**CONSIGNE A:**
Pour chacun des énoncés suivants, indiquez s'il concorde avec l'extrait consacré au Festival de Cannes, en répondant par oui ou par non et en citant textuellement les mots décisifs de l'extrait. (i) Les Egarés se déroule en juin 1940. (ii) Samira Makhmalbaf vient sur la Croisette pour la deuxième fois. (iii) Va et vient figure en compétition.
**CONSIGNE B:**
Renvoyez sans aucune modification le passage de l'extrait consacré au Festival de Cannes qui commence aux mots « Invité à Cannes » et s'achève après les mots « à l'identité mystérieuse. ».

**EXTRAIT DU DOCUMENT:**
>>>
Invité à Cannes pour la sixième fois de sa carrière, André Téchiné a présenté en compétition Les Egarés, en compagnie de ses comédiens Emmanuelle Béart et Gaspard Ulliel. Un drame humain se déroulant en juin 1940, au coeur du tumulte de la guerre, et centré sur la relation entre une institutrice mère de famille en perte de repères et un jeune homme à l'identité mystérieuse.
Compétition également pour la jeune Samira Makhmalbaf (23 ans), de retour sur la Croisette pour la troisième fois après La Pomme en 1998 et Le Tableau noir, Prix du jury en 2000. Cette année, la cinéaste iranienne dévoile A cinq heures de l'après-midi, film dans lequel elle suit les pas d'une jeune femme de l'Afghanistan post-taliban. Une oeuvre poignante emmenée par des comédiens non-professionnels, premier film tourné dans Kaboul "libérée".
Hors-compétition, le Festival proposait Va et vient, dernier film du cinéaste portugais João César Monteiro, décédé le 3 février 2003. Une oeuvre posthume et décalée où il se met lui-même en scène, soutenue par les deux actrices principales du film, Rita Durao et Rita Pereira Marques, présentes sur les marches. Egalement au programme, Soul of a man : réalisé par Wim Wenders (présent sur la Croisette) et porté par la voix de Laurence Fishburne, ce documentaire musical célébre la musique blues et retrace les destins tragiques de trois artistes noirs américains à travers des images d'archives et des reconstitutions d'époque. Sans oublier The Last Customer et Il Grido d'Angoscia Dell'Uccello Predatore 20 Tagli d'Aprile, deux courts métrages de l'Italien Nanni Moretti (Palme d'Or en 2001 piur La Chambre du Fils), le premier centré sur la dernière journée d'une pharmacie bientôt démolie, le second compilant vingt scènes coupées du film !
<<<
**DONNÉES FOURNIES:**
>>>
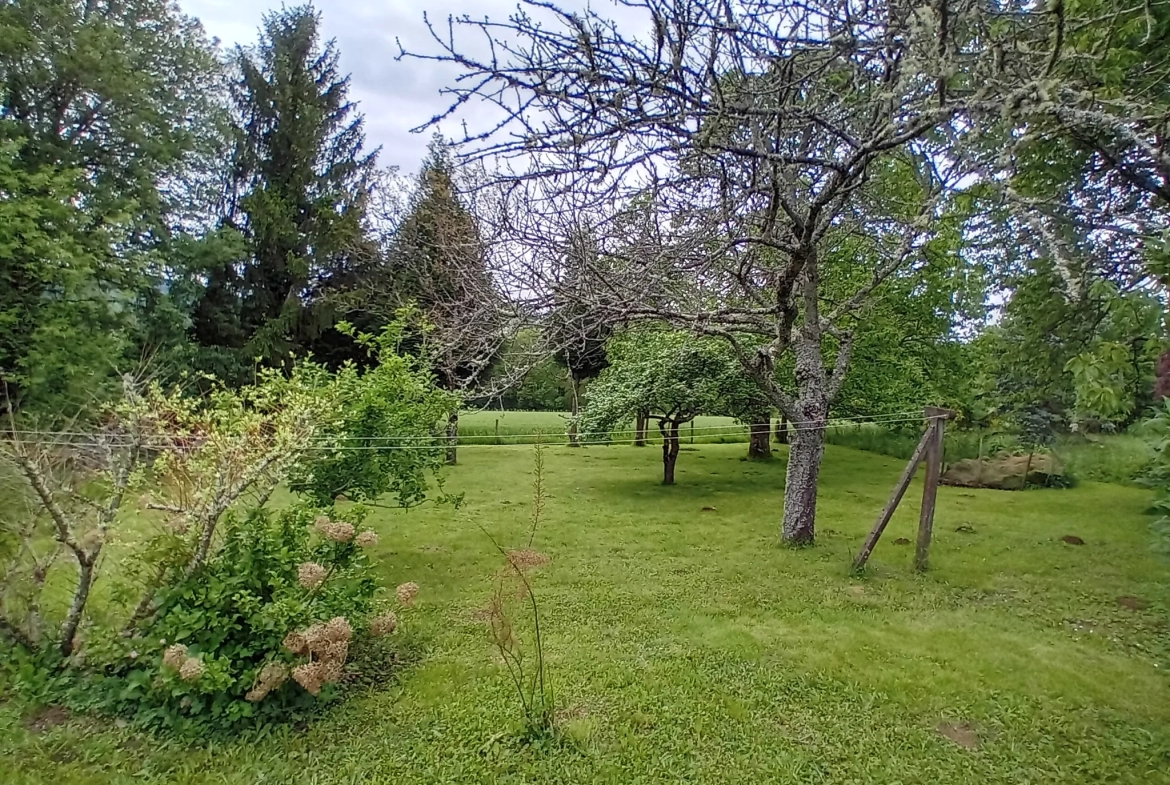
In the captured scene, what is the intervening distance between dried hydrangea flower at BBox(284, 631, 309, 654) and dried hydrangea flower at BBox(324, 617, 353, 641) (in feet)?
0.31

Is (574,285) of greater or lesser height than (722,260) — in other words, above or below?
below

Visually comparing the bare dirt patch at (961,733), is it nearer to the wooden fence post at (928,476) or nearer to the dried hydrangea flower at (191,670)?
the wooden fence post at (928,476)

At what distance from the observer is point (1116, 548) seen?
5.61m

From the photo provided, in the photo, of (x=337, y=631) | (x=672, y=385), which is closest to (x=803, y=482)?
(x=672, y=385)

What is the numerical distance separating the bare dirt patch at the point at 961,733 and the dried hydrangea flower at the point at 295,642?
289 cm

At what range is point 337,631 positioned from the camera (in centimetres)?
270

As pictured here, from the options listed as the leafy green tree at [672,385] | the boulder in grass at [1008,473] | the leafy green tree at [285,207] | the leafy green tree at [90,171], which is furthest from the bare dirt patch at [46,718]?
the boulder in grass at [1008,473]

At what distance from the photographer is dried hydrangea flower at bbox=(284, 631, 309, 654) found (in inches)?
105

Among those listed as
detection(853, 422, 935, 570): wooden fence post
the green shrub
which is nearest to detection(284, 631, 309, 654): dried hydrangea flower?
the green shrub

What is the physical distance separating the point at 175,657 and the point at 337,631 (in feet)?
2.17

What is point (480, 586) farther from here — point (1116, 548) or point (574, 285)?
point (1116, 548)

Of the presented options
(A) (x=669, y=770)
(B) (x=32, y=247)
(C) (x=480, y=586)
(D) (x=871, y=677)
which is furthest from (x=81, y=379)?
(D) (x=871, y=677)

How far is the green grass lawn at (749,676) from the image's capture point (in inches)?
95.5

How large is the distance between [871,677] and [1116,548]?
169 inches
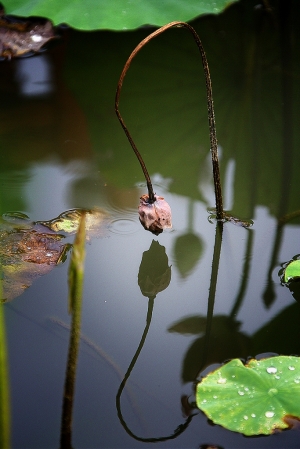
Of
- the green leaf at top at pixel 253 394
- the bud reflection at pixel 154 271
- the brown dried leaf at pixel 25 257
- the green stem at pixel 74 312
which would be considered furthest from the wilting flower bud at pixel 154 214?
the green stem at pixel 74 312

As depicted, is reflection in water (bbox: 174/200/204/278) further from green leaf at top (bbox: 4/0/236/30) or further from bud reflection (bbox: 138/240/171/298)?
green leaf at top (bbox: 4/0/236/30)

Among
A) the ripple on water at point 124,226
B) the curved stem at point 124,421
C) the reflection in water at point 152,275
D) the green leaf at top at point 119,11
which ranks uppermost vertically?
the green leaf at top at point 119,11

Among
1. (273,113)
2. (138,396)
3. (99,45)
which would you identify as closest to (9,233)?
(138,396)

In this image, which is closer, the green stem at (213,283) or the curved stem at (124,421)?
the curved stem at (124,421)

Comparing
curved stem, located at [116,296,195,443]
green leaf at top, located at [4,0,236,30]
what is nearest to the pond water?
curved stem, located at [116,296,195,443]

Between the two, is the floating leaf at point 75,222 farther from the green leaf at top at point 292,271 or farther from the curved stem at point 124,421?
the green leaf at top at point 292,271
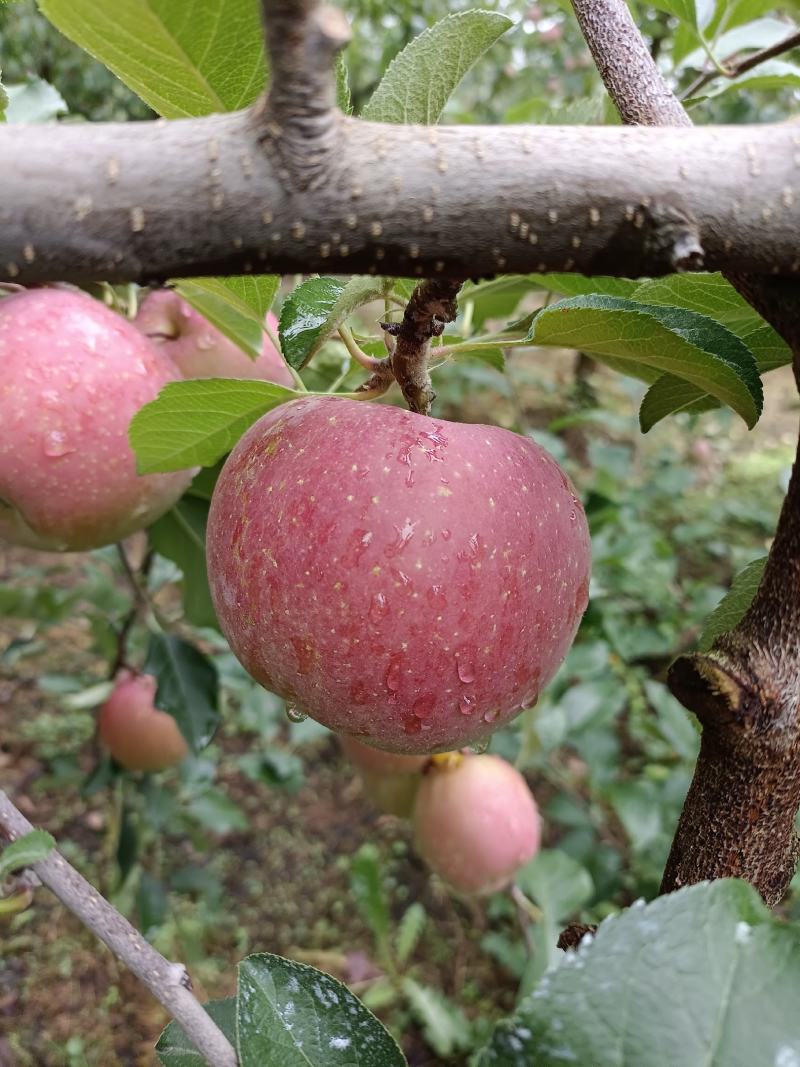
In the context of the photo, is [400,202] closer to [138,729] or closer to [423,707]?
[423,707]

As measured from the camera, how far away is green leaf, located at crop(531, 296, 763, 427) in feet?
1.47

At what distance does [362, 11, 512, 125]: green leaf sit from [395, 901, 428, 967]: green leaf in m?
1.70

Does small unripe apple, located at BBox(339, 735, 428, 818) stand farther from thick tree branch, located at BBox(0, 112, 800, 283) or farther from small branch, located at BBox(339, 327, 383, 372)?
thick tree branch, located at BBox(0, 112, 800, 283)

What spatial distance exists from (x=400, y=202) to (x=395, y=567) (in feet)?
0.74

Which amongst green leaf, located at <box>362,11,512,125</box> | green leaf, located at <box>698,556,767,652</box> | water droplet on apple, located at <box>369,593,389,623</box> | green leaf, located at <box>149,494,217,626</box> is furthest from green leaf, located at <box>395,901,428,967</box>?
green leaf, located at <box>362,11,512,125</box>

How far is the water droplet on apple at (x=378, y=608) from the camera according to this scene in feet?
1.53

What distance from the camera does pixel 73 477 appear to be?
686mm

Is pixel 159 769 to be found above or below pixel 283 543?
below

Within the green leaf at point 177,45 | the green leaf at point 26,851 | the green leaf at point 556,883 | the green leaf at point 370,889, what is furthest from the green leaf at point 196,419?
the green leaf at point 370,889

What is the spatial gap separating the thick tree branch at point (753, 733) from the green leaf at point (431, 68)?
0.25m

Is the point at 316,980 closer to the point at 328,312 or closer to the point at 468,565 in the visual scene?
the point at 468,565

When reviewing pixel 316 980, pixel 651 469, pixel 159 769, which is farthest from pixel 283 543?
pixel 651 469

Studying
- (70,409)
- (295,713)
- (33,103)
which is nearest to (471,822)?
(295,713)

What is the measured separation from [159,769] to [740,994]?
1306 mm
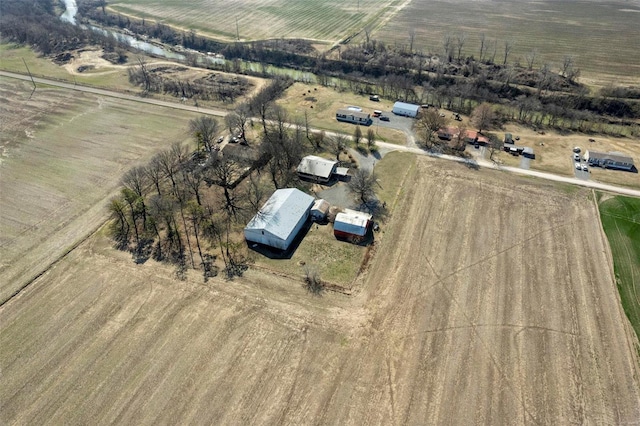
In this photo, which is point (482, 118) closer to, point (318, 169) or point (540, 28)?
point (318, 169)

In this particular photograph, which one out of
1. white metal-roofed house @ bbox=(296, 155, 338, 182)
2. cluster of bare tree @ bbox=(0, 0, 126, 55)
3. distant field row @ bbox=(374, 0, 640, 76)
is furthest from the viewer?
cluster of bare tree @ bbox=(0, 0, 126, 55)

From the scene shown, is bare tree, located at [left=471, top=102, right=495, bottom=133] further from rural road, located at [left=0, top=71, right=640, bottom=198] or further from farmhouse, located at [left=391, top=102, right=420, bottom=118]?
rural road, located at [left=0, top=71, right=640, bottom=198]

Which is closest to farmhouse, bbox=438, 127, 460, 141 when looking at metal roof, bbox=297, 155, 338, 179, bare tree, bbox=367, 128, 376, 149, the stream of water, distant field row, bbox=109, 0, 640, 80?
bare tree, bbox=367, 128, 376, 149

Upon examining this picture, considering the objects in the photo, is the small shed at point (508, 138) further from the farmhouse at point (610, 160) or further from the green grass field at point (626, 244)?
the green grass field at point (626, 244)

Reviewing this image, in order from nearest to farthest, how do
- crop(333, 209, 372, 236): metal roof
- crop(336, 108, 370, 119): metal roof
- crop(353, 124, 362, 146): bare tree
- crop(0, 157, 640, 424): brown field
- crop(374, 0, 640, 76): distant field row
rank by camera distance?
crop(0, 157, 640, 424): brown field
crop(333, 209, 372, 236): metal roof
crop(353, 124, 362, 146): bare tree
crop(336, 108, 370, 119): metal roof
crop(374, 0, 640, 76): distant field row

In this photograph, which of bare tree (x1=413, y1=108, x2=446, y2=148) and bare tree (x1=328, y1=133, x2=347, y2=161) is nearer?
bare tree (x1=328, y1=133, x2=347, y2=161)

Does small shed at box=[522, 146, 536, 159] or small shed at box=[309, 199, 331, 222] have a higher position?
small shed at box=[522, 146, 536, 159]

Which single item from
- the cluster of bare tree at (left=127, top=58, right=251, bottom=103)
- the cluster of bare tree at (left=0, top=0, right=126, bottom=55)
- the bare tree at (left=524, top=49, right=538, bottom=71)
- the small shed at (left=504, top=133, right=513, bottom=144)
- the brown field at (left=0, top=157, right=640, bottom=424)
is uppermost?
the cluster of bare tree at (left=0, top=0, right=126, bottom=55)
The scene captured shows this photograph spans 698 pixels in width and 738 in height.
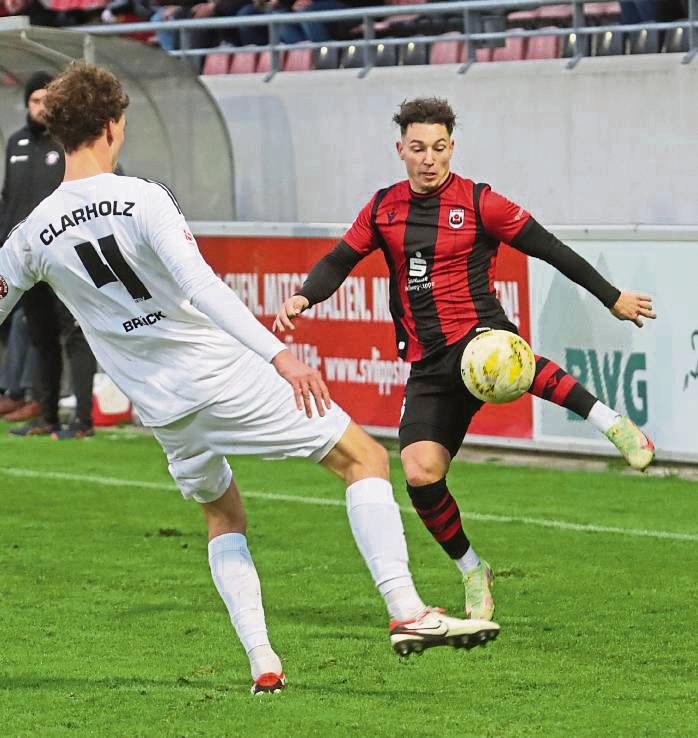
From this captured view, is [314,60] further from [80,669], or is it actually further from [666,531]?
[80,669]

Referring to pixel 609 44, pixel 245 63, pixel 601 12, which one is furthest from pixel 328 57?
pixel 609 44

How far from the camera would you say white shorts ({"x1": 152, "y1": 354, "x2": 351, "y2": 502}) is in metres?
5.36

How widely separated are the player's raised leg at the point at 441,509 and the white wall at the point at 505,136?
690 cm

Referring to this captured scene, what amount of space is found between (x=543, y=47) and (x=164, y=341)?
9.77m

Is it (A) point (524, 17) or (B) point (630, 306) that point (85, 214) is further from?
<<<
**RÉPONSE ATTENDUE A:**
(i) Oui : « Un drame humain se déroulant en juin 1940 ».
(ii) Non : « de retour sur la Croisette pour la troisième fois ».
(iii) Non : « Hors-compétition, le Festival proposait Va et vient ».

**RÉPONSE ATTENDUE B:**
Invité à Cannes pour la sixième fois de sa carrière, André Téchiné a présenté en compétition Les Egarés, en compagnie de ses comédiens Emmanuelle Béart et Gaspard Ulliel. Un drame humain se déroulant en juin 1940, au coeur du tumulte de la guerre, et centré sur la relation entre une institutrice mère de famille en perte de repères et un jeune homme à l'identité mystérieuse.